**Work order:** Word for word, restate every line of the listing that follows.

Content starts

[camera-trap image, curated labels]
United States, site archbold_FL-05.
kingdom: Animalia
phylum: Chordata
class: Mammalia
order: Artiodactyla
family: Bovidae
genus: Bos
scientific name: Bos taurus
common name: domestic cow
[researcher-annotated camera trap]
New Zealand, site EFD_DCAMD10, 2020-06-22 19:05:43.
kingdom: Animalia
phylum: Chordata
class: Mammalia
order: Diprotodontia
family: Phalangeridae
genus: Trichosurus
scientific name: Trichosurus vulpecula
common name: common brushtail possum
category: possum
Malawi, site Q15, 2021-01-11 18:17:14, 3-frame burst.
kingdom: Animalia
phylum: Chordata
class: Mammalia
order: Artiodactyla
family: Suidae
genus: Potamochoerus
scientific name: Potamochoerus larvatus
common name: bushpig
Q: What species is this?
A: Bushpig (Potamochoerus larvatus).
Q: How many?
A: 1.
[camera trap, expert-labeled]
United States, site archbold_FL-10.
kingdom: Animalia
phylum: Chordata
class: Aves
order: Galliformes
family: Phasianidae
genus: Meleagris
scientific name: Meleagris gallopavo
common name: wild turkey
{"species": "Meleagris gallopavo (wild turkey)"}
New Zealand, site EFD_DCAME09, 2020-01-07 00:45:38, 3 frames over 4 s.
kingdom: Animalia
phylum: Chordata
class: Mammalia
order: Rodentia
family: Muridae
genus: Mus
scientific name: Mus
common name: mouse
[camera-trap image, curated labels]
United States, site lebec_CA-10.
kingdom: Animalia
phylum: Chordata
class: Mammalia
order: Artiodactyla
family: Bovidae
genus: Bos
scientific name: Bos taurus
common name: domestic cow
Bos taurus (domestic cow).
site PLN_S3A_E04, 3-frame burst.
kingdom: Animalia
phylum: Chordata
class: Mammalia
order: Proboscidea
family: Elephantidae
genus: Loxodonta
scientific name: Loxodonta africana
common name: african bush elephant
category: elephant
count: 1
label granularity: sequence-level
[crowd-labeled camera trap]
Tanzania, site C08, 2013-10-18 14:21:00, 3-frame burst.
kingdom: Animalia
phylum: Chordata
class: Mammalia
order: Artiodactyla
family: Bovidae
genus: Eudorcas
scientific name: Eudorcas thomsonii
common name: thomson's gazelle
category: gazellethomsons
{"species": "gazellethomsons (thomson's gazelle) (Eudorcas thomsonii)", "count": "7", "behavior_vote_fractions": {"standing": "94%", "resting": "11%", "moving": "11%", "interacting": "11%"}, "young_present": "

Content ends

**Response area:**
[camera-trap image, curated labels]
United States, site archbold_FL-05.
kingdom: Animalia
phylum: Chordata
class: Mammalia
order: Artiodactyla
family: Bovidae
genus: Bos
scientific name: Bos taurus
common name: domestic cow
[researcher-annotated camera trap]
New Zealand, site EFD_DCAMD10, 2020-06-22 19:05:43.
kingdom: Animalia
phylum: Chordata
class: Mammalia
order: Diprotodontia
family: Phalangeridae
genus: Trichosurus
scientific name: Trichosurus vulpecula
common name: common brushtail possum
category: possum
Malawi, site Q15, 2021-01-11 18:17:14, 3-frame burst.
kingdom: Animalia
phylum: Chordata
class: Mammalia
order: Artiodactyla
family: Suidae
genus: Potamochoerus
scientific name: Potamochoerus larvatus
common name: bushpig
Q: What species is this?
A: Bushpig (Potamochoerus larvatus).
Q: How many?
A: 1.
[camera trap, expert-labeled]
United States, site archbold_FL-10.
kingdom: Animalia
phylum: Chordata
class: Aves
order: Galliformes
family: Phasianidae
genus: Meleagris
scientific name: Meleagris gallopavo
common name: wild turkey
{"species": "Meleagris gallopavo (wild turkey)"}
New Zealand, site EFD_DCAME09, 2020-01-07 00:45:38, 3 frames over 4 s.
kingdom: Animalia
phylum: Chordata
class: Mammalia
order: Rodentia
family: Muridae
genus: Mus
scientific name: Mus
common name: mouse
[camera-trap image, curated labels]
United States, site lebec_CA-10.
kingdom: Animalia
phylum: Chordata
class: Mammalia
order: Artiodactyla
family: Bovidae
genus: Bos
scientific name: Bos taurus
common name: domestic cow
Bos taurus (domestic cow).
site PLN_S3A_E04, 3-frame burst.
kingdom: Animalia
phylum: Chordata
class: Mammalia
order: Proboscidea
family: Elephantidae
genus: Loxodonta
scientific name: Loxodonta africana
common name: african bush elephant
category: elephant
count: 1
label granularity: sequence-level
[crowd-labeled camera trap]
Tanzania, site C08, 2013-10-18 14:21:00, 3-frame burst.
kingdom: Animalia
phylum: Chordata
class: Mammalia
order: Artiodactyla
family: Bovidae
genus: Eudorcas
scientific name: Eudorcas thomsonii
common name: thomson's gazelle
category: gazellethomsons
{"species": "gazellethomsons (thomson's gazelle) (Eudorcas thomsonii)", "count": "7", "behavior_vote_fractions": {"standing": "94%", "resting": "11%", "moving": "11%", "interacting": "11%"}, "young_present": "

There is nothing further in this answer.